Os tokens de staking líquido representam uma das inovações genuínas mais úteis em finanças descentralizadas. Eles resolvem um problema real: redes de proof-of-stake pedem que você congele capital em troca de yield, e o staking líquido devolve a esse capital uma forma funcional sem desfazer o compromisso subjacente. O token-recibo que você recebe não é um truque. Ele é lastreado um a um por ativos em staking e acumula yield real à medida que validadores realizam trabalho real.
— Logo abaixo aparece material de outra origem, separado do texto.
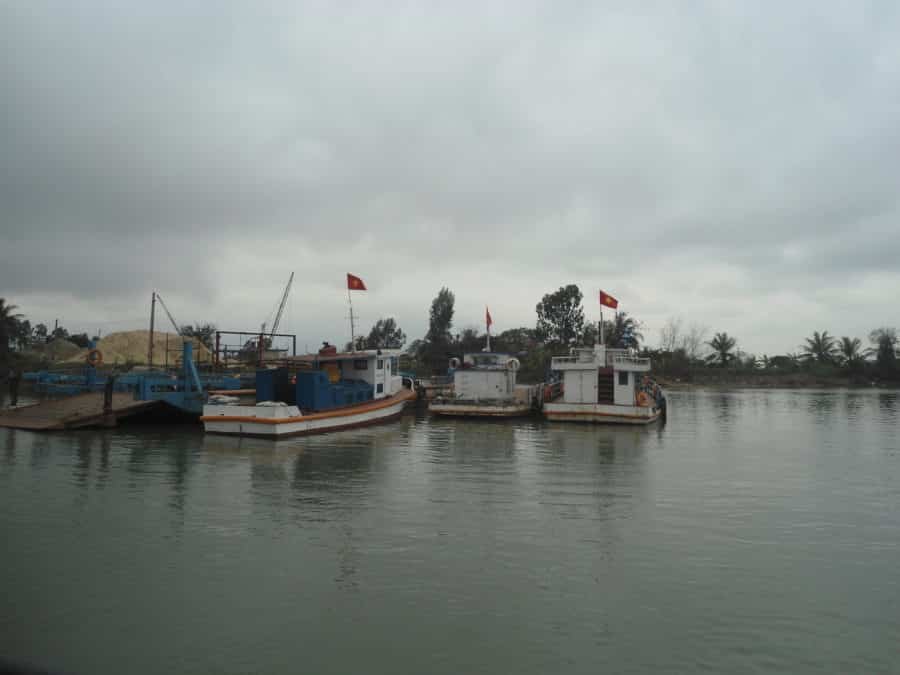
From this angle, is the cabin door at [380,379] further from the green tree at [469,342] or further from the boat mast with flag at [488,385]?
the green tree at [469,342]

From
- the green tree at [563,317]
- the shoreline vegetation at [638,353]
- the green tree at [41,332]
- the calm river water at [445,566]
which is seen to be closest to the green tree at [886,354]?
the shoreline vegetation at [638,353]

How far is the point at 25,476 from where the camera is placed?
47.3ft

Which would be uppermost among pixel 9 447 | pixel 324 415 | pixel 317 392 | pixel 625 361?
pixel 625 361

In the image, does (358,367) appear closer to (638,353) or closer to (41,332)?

Os riscos são proporcionais à complexidade que você adiciona. Manter stETH como um substituto direto de ETH é relativamente de baixo risco para um holder de longo prazo que entende a dinâmica da paridade. Colocar stETH em camadas em um protocolo de restaking que financia cinco Serviços Ativamente Validados enquanto toma empréstimos contra ele em uma plataforma de lending é um perfil de risco totalmente diferente e deve ser tratado como tal.

O cenário continuará evoluindo. Mais redes estão adicionando infraestrutura nativa de staking líquido. O restaking está se expandindo para além do Ethereum. Os arcabouços regulatórios nos Estados Unidos ainda estão se formando em torno da questão de se LSTs constituem valores mobiliários. Qualquer pessoa que esteja construindo uma posição séria em ativos de proof-of-stake deve tratar a alfabetização em staking líquido como pré-requisito, não como algo secundário.